### LISTED ENTRIES:

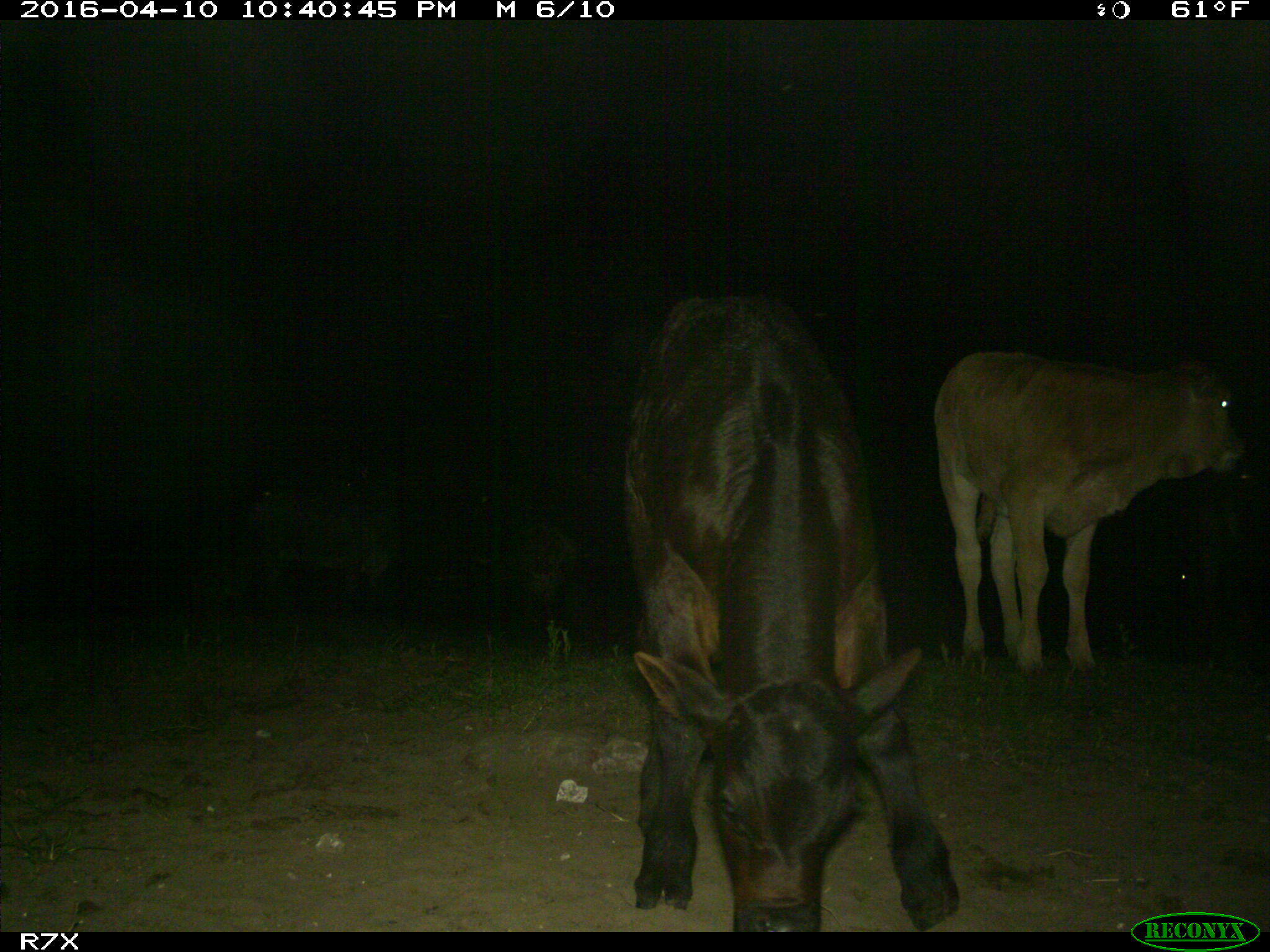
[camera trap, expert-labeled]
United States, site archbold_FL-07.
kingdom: Animalia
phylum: Chordata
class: Mammalia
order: Artiodactyla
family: Bovidae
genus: Bos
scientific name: Bos taurus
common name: domestic cow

### ACTIVITY:
Skip every line before the one containing "kingdom: Animalia". Retype that line and the rest through the last one exactly as they stand in the listing.

### RESPONSE:
kingdom: Animalia
phylum: Chordata
class: Mammalia
order: Artiodactyla
family: Bovidae
genus: Bos
scientific name: Bos taurus
common name: domestic cow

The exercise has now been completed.